Home > Uncategorized > Himastron ITB: Sebuah Upaya Melahirkan Mentari-Mentari Muda

Himastron ITB: Sebuah Upaya Melahirkan Mentari-Mentari Muda

 Abstrak

Dunia kampus merupakan dunia yang penuh dengan romantika dan dialektika. Beragam pemikiran didapatkan untuk mencoba mencari dan mendapatkan kebenaran tertinggi baik dari segi ilmiah maupun sisi moral. Mahasiswa sebagai subjek harus ikut berperan aktif dalam pencarian ini karena dua fungsi yang dimilikinya yaitu sebagai guardian of knowledge dan guardian of moral value. ITB sebagai institusi pendidikan tinggi tempat kita ditempa merupakan ladang yang subur untuk menempa diri kita baik dari sisi akademik maupun dari sisi sosial kemasyarakatan yang dalam skup kecil  diwakili oleh Himpunan Mahasiswa Astronomi Institut Teknologi Bandung – Himastron ITB.


1.       Gerbang Pembuka

Akhirnya sampai juga kami di Gerbang Pembuka yang akan menghantarkan kami, para wisudawan lulusan Maret 2005, di gerbang alam realita di mana nilai-nilai yang ada di sana tidak seideal yang berada di dunia kampus. Banyak pengalaman berharga yang kami dapatkan selama ber-jibaku di kawah Chandradimuka ITB ini. Tangis, tawa, canda, amarah, patah semangat, kembali bersemangat, mungkin juga ada yang patah hati, pernah kami rasakan. Sisi akademik kami dapatkan di Departemen sedangkan sisi sosial kemasyarakatan, kami dapatkan dari lingkungan kampus baik di unit kegiatan mahasiswa, himpunan mahasiswa maupun dari pergaulan inter dan antar departemen/fakultas. Sehubungan dengan acara ini yang diselenggarakan oleh kawan-kawan Himastron ITB bekerjasama dengan Departemen Astronomi-FMIPA ITB, maka dalam manuskrip kali ini ijinkanlah penulis menuangkan penanya tentang Himastron ITB yang bagi penulis merupakan rumah pertamanya selama di Bandung ini. Namun sebelumnya kita samakan dulu istilah. Para awak kapal Himastron ITB biasanya menggunakan panggilan sayang kepada Himastron ITB dengan sebutan H* (baca: H Bintang). Selanjutnya saya akan menggunakan panggilan sayang ini, yaitu H*, yang mengacu pada Himastron ITB.

 

2.       Himastron ITB di Mata Penulis.

________

=== Yang Perlu Dikerjakan ===
Tuliskan kembali bagian kutipan tentang Himastron ITB yang dibuka dengan kata-kata berisi "Home > Uncategorized" dan ditutup dengan "Bandung – Himastron ITB.", lalu ganti "kampus" dengan "universitas".

________

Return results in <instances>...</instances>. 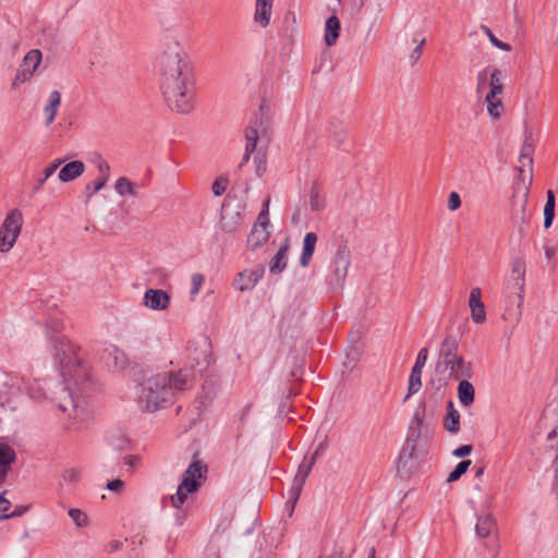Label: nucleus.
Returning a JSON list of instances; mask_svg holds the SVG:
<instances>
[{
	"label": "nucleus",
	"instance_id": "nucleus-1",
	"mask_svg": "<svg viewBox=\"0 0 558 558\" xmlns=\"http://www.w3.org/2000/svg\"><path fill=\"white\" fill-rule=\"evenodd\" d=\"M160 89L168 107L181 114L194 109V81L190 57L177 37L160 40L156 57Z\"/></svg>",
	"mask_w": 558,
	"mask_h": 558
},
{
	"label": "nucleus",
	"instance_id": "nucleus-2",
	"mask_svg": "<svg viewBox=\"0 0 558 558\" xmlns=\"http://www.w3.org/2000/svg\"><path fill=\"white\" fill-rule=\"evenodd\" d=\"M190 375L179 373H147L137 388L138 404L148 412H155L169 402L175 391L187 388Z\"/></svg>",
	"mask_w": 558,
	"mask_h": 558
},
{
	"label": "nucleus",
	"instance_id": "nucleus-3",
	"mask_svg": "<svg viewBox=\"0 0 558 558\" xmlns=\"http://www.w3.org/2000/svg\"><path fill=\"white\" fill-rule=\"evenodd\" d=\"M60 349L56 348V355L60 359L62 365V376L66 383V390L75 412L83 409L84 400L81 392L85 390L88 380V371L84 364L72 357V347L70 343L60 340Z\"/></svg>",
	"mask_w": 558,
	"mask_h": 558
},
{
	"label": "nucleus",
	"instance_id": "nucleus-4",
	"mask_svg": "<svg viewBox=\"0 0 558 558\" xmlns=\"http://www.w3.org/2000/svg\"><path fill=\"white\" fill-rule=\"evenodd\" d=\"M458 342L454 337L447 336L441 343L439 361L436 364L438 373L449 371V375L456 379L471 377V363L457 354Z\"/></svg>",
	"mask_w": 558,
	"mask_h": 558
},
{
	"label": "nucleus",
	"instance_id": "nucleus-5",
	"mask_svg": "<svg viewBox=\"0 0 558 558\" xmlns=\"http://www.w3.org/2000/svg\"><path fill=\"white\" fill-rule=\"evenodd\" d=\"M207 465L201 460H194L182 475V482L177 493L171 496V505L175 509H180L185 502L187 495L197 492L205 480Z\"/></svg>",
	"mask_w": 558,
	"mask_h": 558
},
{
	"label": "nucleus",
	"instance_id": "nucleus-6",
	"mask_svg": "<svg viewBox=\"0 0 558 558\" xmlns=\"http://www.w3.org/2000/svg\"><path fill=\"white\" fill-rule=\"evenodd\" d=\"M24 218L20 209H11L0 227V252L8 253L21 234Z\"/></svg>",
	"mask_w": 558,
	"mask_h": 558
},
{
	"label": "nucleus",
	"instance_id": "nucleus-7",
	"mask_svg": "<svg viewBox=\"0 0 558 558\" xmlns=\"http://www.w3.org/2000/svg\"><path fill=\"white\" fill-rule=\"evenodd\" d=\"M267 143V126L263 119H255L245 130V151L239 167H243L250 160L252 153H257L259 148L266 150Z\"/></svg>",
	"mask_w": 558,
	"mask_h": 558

________

=== Penyelesaian Tugas ===
Home > Uncategorized > Himastron ITB: Sebuah Upaya Melahirkan Mentari-Mentari Muda

Himastron ITB: Sebuah Upaya Melahirkan Mentari-Mentari Muda

 Abstrak

Dunia universitas merupakan dunia yang penuh dengan romantika dan dialektika. Beragam pemikiran didapatkan untuk mencoba mencari dan mendapatkan kebenaran tertinggi baik dari segi ilmiah maupun sisi moral. Mahasiswa sebagai subjek harus ikut berperan aktif dalam pencarian ini karena dua fungsi yang dimilikinya yaitu sebagai guardian of knowledge dan guardian of moral value. ITB sebagai institusi pendidikan tinggi tempat kita ditempa merupakan ladang yang subur untuk menempa diri kita baik dari sisi akademik maupun dari sisi sosial kemasyarakatan yang dalam skup kecil  diwakili oleh Himpunan Mahasiswa Astronomi Institut Teknologi Bandung – Himastron ITB.